Maximus was not in fact born in Madaura, but in Thagaste. His association with the city came with his distinction as an orator at the university. He spent almost his whole life in the famous city and was the teacher of the brilliant pupil Augustine at Madaura’s school of rhetoric.

Saint Augustine (354-430 CE)

Like Maximus, Augustine was born in Thagaste, to a pagan father and a Christian mother. He received a Christian education, although he was never baptised. After studies at Thagaste and Madaura he left for Carthage to become a jurist, but rapidly abandoned all ambitions of a legal career to devote himself to teaching and studying.

His writings recall how as a young man Augustine was a precocious pupil, fond of the Latin classics and in particular Virgil. He acquired his enthusiasm for philosophy after reading Cicero’s Hortensius. Philosophy, as Augustine understood it, was not the same as contemporary philosophy as a conceptual academic discipline based on reasoning, but rather a Hellenistic search for wisdom, bringing together the distinct disciplines of philosophy, religion and psychology.

Philosophy and Manichaeism led him to renounce his Christian faith for nine years. In 383 CE he undertook the perilous journey from North Africa to Rome with the aim of finding students of a higher quality than those he had had until then. The students in Rome were indeed better than those in Carthage, but they had the tiresome habit of vanishing without paying. He therefore decided to seek a post as a professor of rhetoric in Milan.

However, he abandoned his post in Milan in 386 CE and, influenced by Ambrose, bishop of Milan, converted to Catholicism. He was baptised by Ambrose and renounced the nonreligious life.

After returning to Africa he led an almost monastic life with some friends until 391 CE, when he visited the city of Hippo. He was ordained as a priest by a congregation of the city and became a city bishop in 395 CE. He preached and wrote and acted as judge in civil and religious affairs, and ensured order at a time when the fall of the Roman Empire produced its share of political troubles. He stayed in the diocese until he died in 430 CE, when the city was besieged by the Vandals.

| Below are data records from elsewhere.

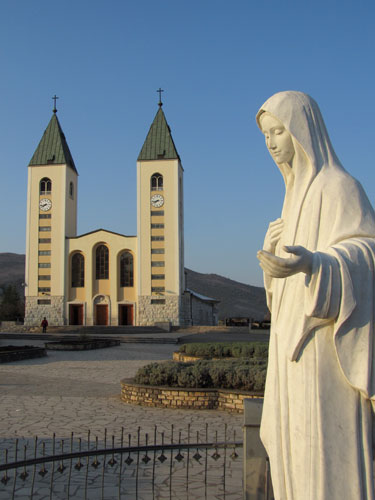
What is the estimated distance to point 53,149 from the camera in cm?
5109

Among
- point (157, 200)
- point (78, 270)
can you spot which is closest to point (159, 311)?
point (78, 270)

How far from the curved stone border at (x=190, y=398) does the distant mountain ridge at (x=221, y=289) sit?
7739 cm

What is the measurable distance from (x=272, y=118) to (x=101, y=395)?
31.3 feet

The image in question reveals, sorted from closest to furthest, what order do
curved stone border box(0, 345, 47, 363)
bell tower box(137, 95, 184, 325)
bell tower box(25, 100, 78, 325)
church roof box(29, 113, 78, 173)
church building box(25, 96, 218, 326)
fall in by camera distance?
curved stone border box(0, 345, 47, 363) → bell tower box(137, 95, 184, 325) → church building box(25, 96, 218, 326) → bell tower box(25, 100, 78, 325) → church roof box(29, 113, 78, 173)

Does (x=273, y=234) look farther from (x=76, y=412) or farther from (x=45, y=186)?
(x=45, y=186)

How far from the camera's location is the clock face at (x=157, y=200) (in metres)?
47.5

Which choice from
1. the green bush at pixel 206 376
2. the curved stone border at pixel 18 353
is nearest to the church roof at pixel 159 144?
the curved stone border at pixel 18 353

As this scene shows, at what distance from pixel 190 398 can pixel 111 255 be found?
40.3m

Few theologians would have so decisive an influence as Augustine had on subsequent religious thought, both Catholic and Protestant. Augustine’s writings are mainly the product of his thoughts on his bishopric, and biblical explanation. In the process of arguing against Manichaeaism, Donatism and Pelagianism, he created his own theology. He wrote at least 90 books as well as letters and sermons.